As reported in the Observer two schools in England have banned skirts altogether and have insisted girls wear trousers-dozens of other schools are now considering following their example. Why  have these schools taken this step? "Letters have been sent to parents saying the current fashion is for wearing skirts as short and as tight as possible" They go on to advise, in a typically British understatement that "dealing with the issue is a distraction from teaching".


One Headmaster said that short skirts were encouraging "inappropriate thoughts" amongst boys. I can confirm this remembering a time I had been asked to present a paper I had written to my senior class in high school and noticed that the front row was all female in open fronted desks in skirts that had ridden up. This presented an inflammatory sight to an hormonally challenged  young man- and I certainly struggled to present the paper as well as I had hoped.

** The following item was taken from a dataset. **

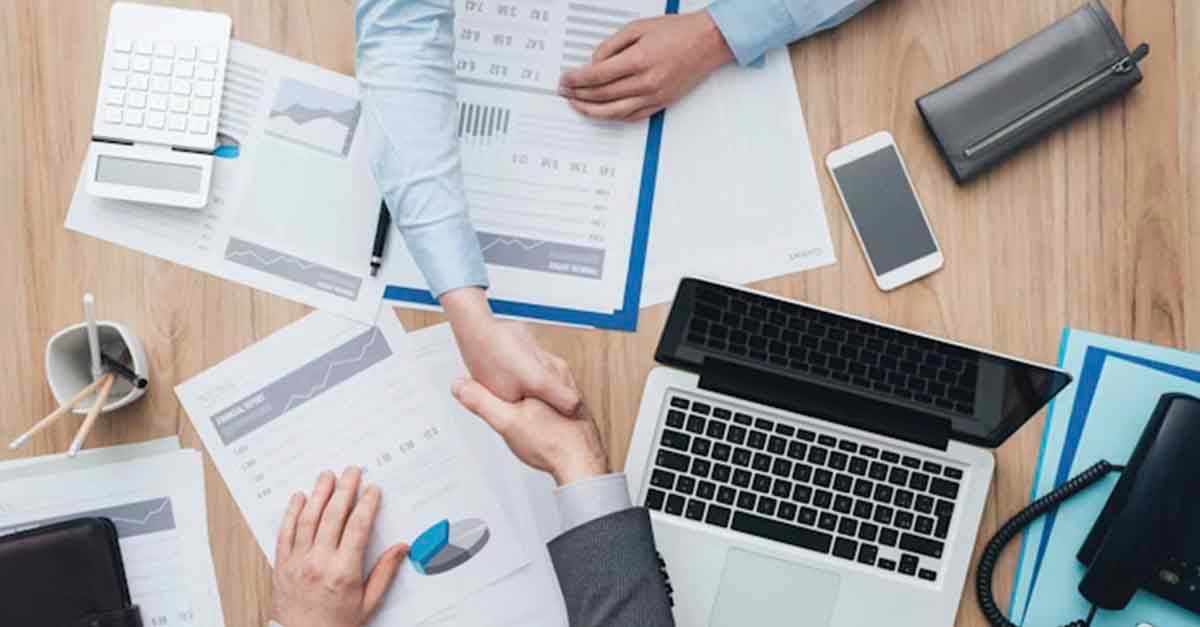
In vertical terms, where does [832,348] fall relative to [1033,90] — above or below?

But why trouser and not longer skirts? Apparently Tesco's the huge supermarket chain had been selling school skirts much shorter than standard skirts "which looked like they should be sold in a sex shop" advised a parenting website "Netmums". Even the standard issue length skirts were being  "'customized" by being rolled up by the waistband. One teacher said that male teachers are being "embarrassed by the sight of female underwear in the corridors and especially on the stairs."


The liberals came rushing into this example of patriarchy, misogynism and God now what else they thought it represents in their busybody brains, when Robert Kelly, Rector of Berwickshire High in Duns, Scotland presented his thoughts on this to his female students.

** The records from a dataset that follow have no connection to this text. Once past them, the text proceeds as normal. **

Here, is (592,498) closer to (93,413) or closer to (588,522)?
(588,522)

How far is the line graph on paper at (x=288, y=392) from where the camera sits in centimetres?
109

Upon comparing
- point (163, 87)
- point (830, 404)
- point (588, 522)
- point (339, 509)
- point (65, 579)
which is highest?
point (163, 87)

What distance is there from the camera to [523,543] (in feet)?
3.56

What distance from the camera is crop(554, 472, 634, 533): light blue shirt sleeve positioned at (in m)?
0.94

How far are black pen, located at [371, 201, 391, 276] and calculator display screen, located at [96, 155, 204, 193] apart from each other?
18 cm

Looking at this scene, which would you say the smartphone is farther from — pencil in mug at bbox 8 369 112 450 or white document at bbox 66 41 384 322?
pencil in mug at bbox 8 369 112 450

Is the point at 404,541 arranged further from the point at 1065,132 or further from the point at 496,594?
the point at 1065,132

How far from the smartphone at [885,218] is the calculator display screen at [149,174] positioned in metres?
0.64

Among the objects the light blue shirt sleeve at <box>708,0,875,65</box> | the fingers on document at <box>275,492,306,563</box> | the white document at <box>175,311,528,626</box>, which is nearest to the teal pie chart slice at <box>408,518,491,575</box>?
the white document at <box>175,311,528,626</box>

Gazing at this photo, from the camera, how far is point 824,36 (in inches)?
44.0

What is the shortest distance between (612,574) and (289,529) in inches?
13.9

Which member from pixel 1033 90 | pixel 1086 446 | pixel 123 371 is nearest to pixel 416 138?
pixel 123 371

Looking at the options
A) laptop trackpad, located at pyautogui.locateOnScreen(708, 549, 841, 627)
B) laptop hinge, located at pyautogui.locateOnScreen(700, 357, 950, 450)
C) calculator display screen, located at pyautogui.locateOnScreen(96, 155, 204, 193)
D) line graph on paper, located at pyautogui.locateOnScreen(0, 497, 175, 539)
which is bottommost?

Rape Crisis Scotland came rushing in to defend the right of young females to show off as much of their upper thighs as possible. Advocate Eileen Maitland  was reported to complain that she agreed schools had the right to have a school uniform but should not "encourage prejudicial attitudes that dress is somehow a provocation" and then concluded Miniskirts don't cause rape, rapists do."


Eileen Maitland is 100% right-I have checked criminal records both in the U.K. and the USA and have found not a single case of a miniskirt raping a female. However, and perhaps I am being old fashioned and out of touch with modern trends, but in my day the sight of naked thighs in ultra short skirts which showed off underwear did have a stimulating effect on males of all ages. I would also consider that if females wear clothing so short and tight then the incidence of sexual unwelcome advances of all types would be considerably higher than if more modest apparel-in length and looseness-was worn, witness the reporter Ines Sainz in the NY Jets clubhouse brouhaha.

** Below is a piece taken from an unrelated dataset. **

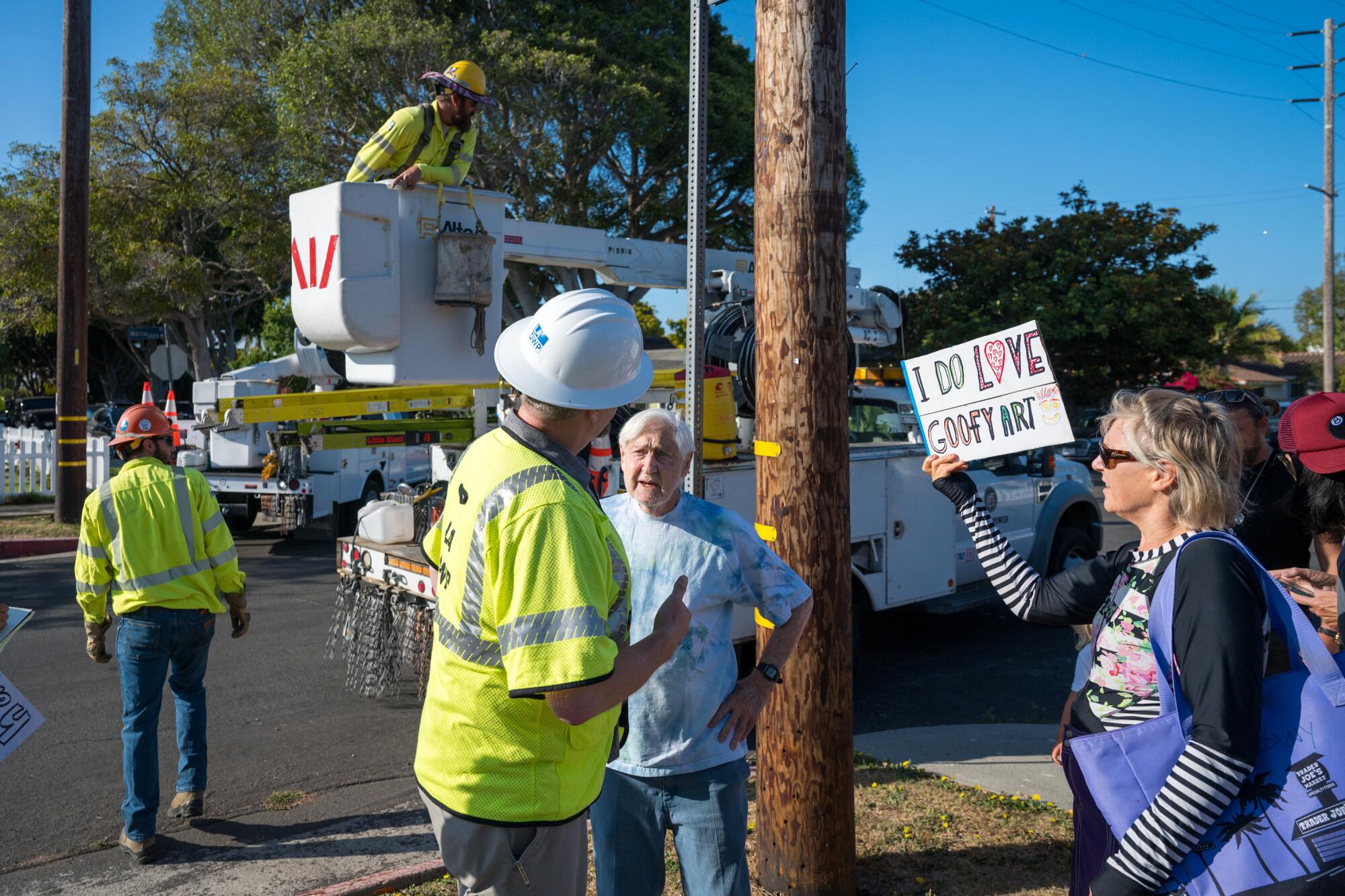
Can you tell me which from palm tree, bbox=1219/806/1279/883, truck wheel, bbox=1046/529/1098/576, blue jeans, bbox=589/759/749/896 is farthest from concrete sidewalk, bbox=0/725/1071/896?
truck wheel, bbox=1046/529/1098/576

No one is suggesting that the Burkha should be clothing du jour for for high school students.But surely, responsible adults running schools have the right, in fact duty, to impose a dress code which has some relation to an understanding of such things as a moral code, is not distracting to students and staff, and which does not contribute to sexual advances-even rape.


But apparently the liberal feminists can't accept that these very real factors can't be addressed as an explanation to the female students as to why the school is imposing standards. This is because, apparently, by doing so they are sending a message to women that dress is "somehow a provocation". The idiocy of that statement beggars belief. What it seems the schools should do is to impose a clothing regulation without explaining why they are doing it, in case they offend against females right to have no bounds as to what they wear, no matter how sexually explicit and or offensive as the case may be. No doubt because this is an example of the "patriarchy" in action.


Thank God there are women like Camille Paglia who have railed against this idiotic feminism, especially in the case of "date rape" where she condemns both the attacker and the person attacked when, in the latter case, there is a lack of common sense and provocation on the females part. No one is condoning rape or unwanted sexual attacks-they are horrendous and deserve  to be punished by the full weight of the law. But we are sexual beings ("Sexual  Personae" as Paglia puts it) and common sense should come into how society functions.


Sadly the radical feminist have such a grip on the mores of society that it is unlikely any male in political life can address these issues and call them out for the stupidity they represent. Just like Nixon being the only politician who could have opened up China from the right (a Democrat would have been destroyed as a communist if he had tried it) so it will take a female leader to try and restore sanity in our national discourse.


Sarah Palin, who is a strong and fearless leader in the Thatcher mold, is ideally placed to take on the feminist mafia as she goes about the business of leading America to look to a society based on moral values, the sanctity of life and yes, schools where students and teachers can work without embarrassment and distraction. Palin owes the feminist movement absolutely nothing-they have stood by, and often have lead the cheering, when the liberal media and blogosphere have done everything they can to destroy her by attacking her as a woman. She is impervious to their attacks and can ensure America doesn't reach the absurd levels that the British school system had descended into.